SEATTLE: Yahoo Inc. will use its community of users to deliver more customized search results, something that rivals such as Google Inc. and Microsoft Corp. will have a harder time doing, Chief Executive Terry Semel said.


Microsoft, meanwhile, said that it is planning to extend its new Web search technology, currently in development, to include search for information contained on personal computers, e-mails and databases.


Google is reportedly working on a similar feature to allow searches on local hard drives on PCs, while it is already locked in competition with Yahoo in the local search segment.


The comments come as Microsoft, Yahoo and Google position themselves for major upgrades over the next year as they try to attract more users and advertising revenue by enhancing their search services.


Semel, a former Hollywood studio head credited with leading Yahoo back to a healthy Web property, reiterated that the online advertising market was poised for rapid growth as advertisers begin to follow media audiences to the Internet from television and other traditional sources.

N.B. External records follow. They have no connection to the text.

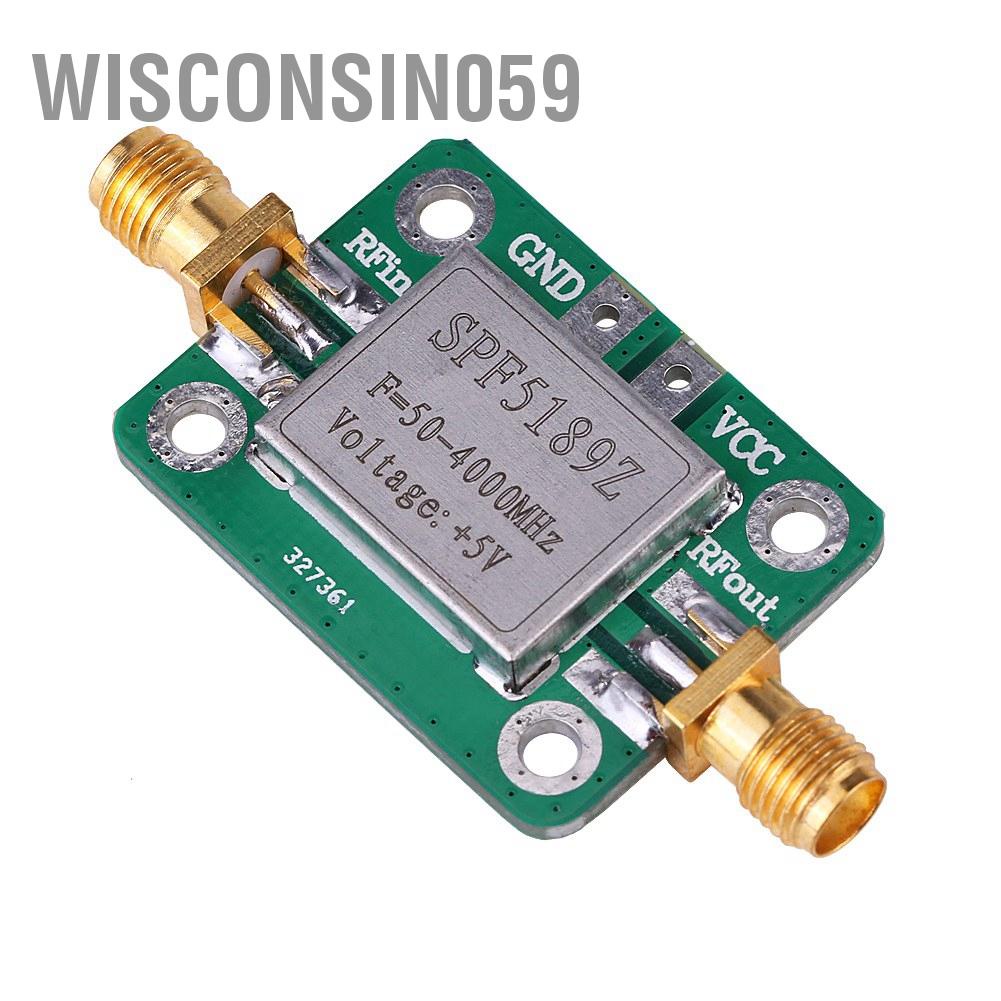 [Hàng Sẵn] Bộ thu tín hiệu Khuếch đại RF LNA 50-4000MHz SPF5189 cho đài FM HF VHF / UHF Ham Radio【Wisconsin059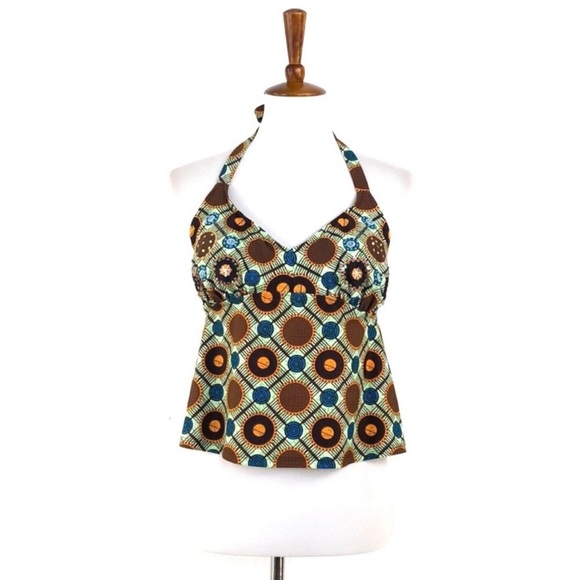 Oliver Retro Halter Tankini Bathing Suit - Picture 3 of 11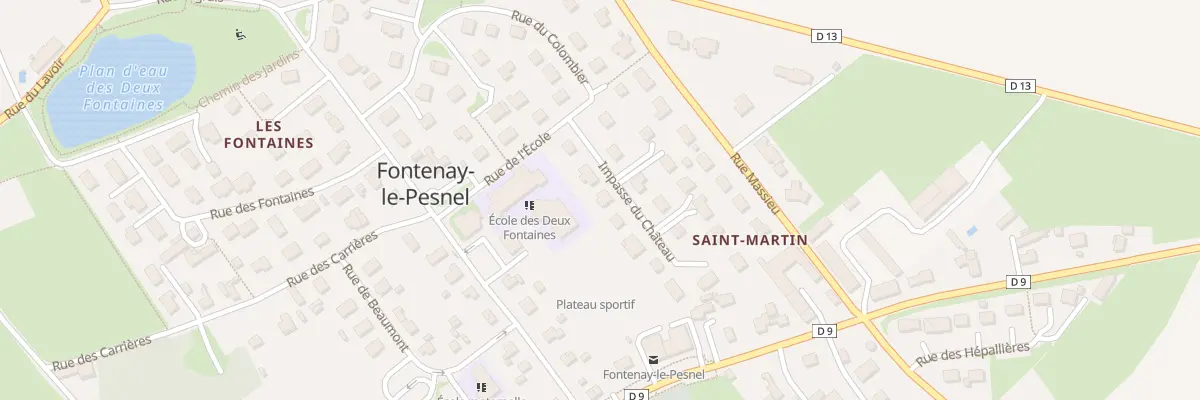Plan du 6 Imp du Château à Fontenay-le-Pesnel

"When ... you talk about local search, you're opening up a whole other arena of advertising," Semel, monitored by Webcast, told investors at the Goldman Sachs Investment Conference in Las Vegas.


Customized search is considered the next step in improving the relevancy and accuracy of search results. If search engines knew more about the interests and habits of Web searchers, experts say that search engines would be able to deliver much more precise results.


Semel also said that his goal was to enhance Yahoo's features, which include Web search, personals, shopping, and Web-based e-mail, so that visitors would spend more time at Yahoo's Web properties, increasing their exposure to advertising and the chance that they would spend more money.


MICROSOFT SEARCH STRATEGY


Yusuf Mehdi, the executive at Microsoft's Internet unit MSN leading the charge on search, said that Microsoft had already started to discuss plans to integrate its new search technology with Longhorn, the code name for the next version of Windows due out in 2006.


"We will do an MSN search starting shortly with a beta and well before Longhorn ships, everything across local PC search, e-mail search, Web search, deep database search," Mehdi said at the same conference on Wednesday, referring to the test version of Microsoft's search technology due out later this year.


Mehdi said that search technology for the PC would appear well before the launch of the next version of Windows, although the details had yet to be worked out.


Ironically, Microsoft offers the ability to search for files within Windows, but Mehdi admitted that it could be done much faster and efficiently.


"Why does it take so much time to search the PC when you can index the whole Web and find it in milliseconds," Mehdi said.


Google is also aiming at offering its services on the desktop with a new search tool, code-named Puffin, to exploit the lack of fast search capabilities in Windows.